◆ Text shown:
— START —

Wholesale sales increased 50% to $25.0 million for the thirteen weeks ended
July 3, 1999 from $16.7 million for the three months ended June 30, 1998;
and increased 35% to $54.5 million for the twenty-six weeks ended July 3,
1999 from $40.4 million for the six months ended June 30, 1998. This growth
was achieved primarily by increasing sales to existing customers, adding
new wholesale accounts and initiating sales through our new European
distribution center.
Retail sales increased 36% to $16.4 million for the thirteen weeks ended
July 3, 1999 from $12.1 million for the three months ended June 30, 1998;
and increased 41% to $33.4 million for the twenty-six weeks ended July 3,
1999 from $23.7 million for the six months ended June 30, 1998. This growth
was achieved by increasing the number of our retail stores and increasing
sales in existing retail stores. There were 85 retail stores open as of
July 3, 1999 compared to 52 retail stores open as of June 30, 1998 and 62
retail stores open as of December 31, 1998. Comparable store and mail-order
hub sales for the thirteen weeks ended July 3, 1999 increased 12% over the
three months ended June 30, 1998, and increased 15% for the twenty-six
weeks ended July 3, 1999 compared to the six months ended June 30, 1998.
There were 52 retail stores included in our comparable store base as of
July 3, 1999, and four of these stores were included for less than the full
period.

— END —

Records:
— START —

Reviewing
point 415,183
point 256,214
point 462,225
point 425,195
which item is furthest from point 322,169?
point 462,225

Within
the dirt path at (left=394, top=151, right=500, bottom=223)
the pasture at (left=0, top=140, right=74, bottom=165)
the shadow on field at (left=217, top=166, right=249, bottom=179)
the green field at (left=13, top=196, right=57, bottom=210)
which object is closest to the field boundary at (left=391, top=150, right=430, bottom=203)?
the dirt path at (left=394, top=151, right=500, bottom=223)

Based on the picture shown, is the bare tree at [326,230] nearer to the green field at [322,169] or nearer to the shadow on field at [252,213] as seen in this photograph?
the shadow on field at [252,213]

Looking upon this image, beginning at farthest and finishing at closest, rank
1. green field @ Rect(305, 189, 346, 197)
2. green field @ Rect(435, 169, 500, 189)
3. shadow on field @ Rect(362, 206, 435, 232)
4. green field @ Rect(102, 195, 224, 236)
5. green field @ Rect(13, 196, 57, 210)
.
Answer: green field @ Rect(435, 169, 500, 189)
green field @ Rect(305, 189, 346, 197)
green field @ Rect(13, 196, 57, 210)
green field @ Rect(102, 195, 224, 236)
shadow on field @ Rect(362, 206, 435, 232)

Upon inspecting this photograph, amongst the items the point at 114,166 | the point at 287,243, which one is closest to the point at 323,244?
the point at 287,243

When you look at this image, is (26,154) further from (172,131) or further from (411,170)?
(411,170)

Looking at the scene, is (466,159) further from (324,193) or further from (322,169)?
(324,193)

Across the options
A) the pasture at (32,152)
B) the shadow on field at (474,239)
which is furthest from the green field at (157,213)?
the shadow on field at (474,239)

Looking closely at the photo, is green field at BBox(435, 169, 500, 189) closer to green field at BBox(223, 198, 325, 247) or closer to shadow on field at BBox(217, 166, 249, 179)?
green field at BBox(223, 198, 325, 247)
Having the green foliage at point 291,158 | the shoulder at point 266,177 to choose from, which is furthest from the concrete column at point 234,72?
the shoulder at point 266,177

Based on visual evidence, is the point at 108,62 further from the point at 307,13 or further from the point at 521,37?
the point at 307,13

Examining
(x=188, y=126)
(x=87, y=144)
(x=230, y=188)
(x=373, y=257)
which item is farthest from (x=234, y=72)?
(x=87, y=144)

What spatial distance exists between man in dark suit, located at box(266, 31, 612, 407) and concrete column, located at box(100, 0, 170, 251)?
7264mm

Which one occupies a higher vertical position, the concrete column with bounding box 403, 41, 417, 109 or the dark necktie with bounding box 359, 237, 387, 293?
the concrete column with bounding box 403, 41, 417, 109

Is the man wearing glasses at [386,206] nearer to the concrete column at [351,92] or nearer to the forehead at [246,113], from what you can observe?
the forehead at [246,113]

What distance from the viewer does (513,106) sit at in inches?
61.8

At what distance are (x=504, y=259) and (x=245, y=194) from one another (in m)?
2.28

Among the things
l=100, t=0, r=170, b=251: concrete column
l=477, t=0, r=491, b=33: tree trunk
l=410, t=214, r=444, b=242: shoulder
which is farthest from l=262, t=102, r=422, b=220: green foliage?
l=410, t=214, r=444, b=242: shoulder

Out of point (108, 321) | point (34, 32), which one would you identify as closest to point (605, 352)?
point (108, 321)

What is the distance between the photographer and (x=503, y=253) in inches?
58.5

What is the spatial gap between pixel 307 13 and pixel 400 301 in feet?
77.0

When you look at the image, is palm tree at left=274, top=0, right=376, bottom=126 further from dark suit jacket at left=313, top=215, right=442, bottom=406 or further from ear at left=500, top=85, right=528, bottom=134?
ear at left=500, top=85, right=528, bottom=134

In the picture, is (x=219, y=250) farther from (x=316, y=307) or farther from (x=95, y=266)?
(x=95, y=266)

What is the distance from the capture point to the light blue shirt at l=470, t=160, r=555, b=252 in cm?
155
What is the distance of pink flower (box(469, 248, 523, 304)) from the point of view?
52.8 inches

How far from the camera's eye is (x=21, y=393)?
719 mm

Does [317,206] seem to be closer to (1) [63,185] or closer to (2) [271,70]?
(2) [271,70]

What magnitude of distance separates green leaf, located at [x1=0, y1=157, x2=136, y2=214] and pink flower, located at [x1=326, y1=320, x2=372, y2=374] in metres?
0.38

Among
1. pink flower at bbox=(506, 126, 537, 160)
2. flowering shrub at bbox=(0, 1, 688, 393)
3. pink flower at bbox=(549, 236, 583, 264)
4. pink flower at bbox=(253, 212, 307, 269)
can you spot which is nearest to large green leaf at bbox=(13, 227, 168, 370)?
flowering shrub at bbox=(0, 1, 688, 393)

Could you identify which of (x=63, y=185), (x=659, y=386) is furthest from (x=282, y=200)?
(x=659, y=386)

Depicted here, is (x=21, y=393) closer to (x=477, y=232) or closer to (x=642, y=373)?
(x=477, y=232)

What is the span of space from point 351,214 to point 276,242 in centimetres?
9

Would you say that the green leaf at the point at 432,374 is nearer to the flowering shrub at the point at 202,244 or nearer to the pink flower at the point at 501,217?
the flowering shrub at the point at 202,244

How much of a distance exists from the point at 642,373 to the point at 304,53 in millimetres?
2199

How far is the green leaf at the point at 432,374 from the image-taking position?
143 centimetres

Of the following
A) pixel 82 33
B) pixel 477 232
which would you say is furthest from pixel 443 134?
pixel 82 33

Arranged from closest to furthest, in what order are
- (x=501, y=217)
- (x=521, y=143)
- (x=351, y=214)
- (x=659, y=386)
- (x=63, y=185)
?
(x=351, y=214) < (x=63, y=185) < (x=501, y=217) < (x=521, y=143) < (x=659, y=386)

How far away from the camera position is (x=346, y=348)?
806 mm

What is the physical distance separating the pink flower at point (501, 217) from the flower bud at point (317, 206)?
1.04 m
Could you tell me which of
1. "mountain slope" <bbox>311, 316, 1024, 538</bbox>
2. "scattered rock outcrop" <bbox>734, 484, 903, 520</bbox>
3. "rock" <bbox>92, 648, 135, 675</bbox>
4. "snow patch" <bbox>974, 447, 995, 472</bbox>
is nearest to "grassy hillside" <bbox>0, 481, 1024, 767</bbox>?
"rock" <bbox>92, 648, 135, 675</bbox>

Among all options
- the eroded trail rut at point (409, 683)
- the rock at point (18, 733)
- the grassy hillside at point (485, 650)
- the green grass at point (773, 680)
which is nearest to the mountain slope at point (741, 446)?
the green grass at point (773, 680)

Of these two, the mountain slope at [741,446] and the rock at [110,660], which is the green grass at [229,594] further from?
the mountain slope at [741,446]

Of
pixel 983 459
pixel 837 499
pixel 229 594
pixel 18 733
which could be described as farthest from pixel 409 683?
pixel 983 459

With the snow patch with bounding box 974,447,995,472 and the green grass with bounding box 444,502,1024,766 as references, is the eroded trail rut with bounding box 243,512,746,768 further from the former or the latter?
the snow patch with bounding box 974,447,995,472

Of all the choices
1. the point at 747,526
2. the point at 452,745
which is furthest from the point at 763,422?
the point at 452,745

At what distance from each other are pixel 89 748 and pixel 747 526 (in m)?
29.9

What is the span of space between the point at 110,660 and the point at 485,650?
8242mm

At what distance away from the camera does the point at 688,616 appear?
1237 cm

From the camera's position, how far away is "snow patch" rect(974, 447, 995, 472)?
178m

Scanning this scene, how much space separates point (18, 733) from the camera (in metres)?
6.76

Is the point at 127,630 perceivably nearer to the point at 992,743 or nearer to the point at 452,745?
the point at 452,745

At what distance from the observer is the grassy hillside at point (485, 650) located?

— END —

◆ Given instruction A: List every percentage increase that the sales discussion reports, and give the sales measure and period each one refers to.
◆ Given instruction B: Carry the sales discussion forward from its last sentence.
Nothing in the data is needed here.

◆ Task result A:
- 50%: wholesale sales, thirteen weeks ended July 3, 1999, compared with the three months ended June 30, 1998
- 35%: wholesale sales, twenty-six weeks ended July 3, 1999, compared with the six months ended June 30, 1998
- 36%: retail sales, thirteen weeks ended July 3, 1999, compared with the three months ended June 30, 1998
- 41%: retail sales, twenty-six weeks ended July 3, 1999, compared with the six months ended June 30, 1998
- 12%: comparable store and mail-order hub sales, thirteen weeks ended July 3, 1999, compared with the three months ended June 30, 1998
- 15%: comparable store and mail-order hub sales, twenty-six weeks ended July 3, 1999, compared with the six months ended June 30, 1998

◆ Task result B:
Gross Profit
- ------------
Gross profit increased 43% to $22.8 million for the thirteen weeks ended
July 3, 1999 from $15.9 million for the three months ended June 30, 1998;
and increased 40% to $48.6 million for the twenty-six weeks ended July 3,
1999 from $34.8 million for the six months ended June 30, 1998. This
increase was entirely attributable to the increase in sales. As a
percentage of sales, gross profit decreased to 55.0% for the thirteen weeks
ended July 3, 1999 from 55.3% for the three months ended June 30, 1998; and
increased to 55.2% for the twenty-six weeks ended July 3, 1999 from 54.4%
for the six months ended June 30, 1998. The decline in the gross profit
rate for the quarter was entirely attributable to sales mix. Wholesale
sales, which generate a lower gross profit than retail sales, were 60.3% of
total net sales for the thirteen weeks ended July 3, 1999; and were 58.0%
of total net sales for the three months ended June 30, 1998. The increase
in gross profit rate for the six month period reflects improved gross
profit rates in both wholesale and retail operations. Additionally, retail
sales, which generate a higher gross profit than wholesale sales, were
38.0% of total net sales for the twenty-six weeks ended July 3, 1999; and
were 37.0% of total net sales for the six months ended June 30, 1998.
Selling Expenses
- ----------------
Selling expenses increased 48.4% to $9.2 million for the thirteen weeks
ended July 3, 1999 from $6.2 million for the three months ended June 30,
1998; and increased 29.2% to $17.7 million for the twenty-six weeks ended
July 3, 1999 from $13.7 million for the six months ended June 30, 1998.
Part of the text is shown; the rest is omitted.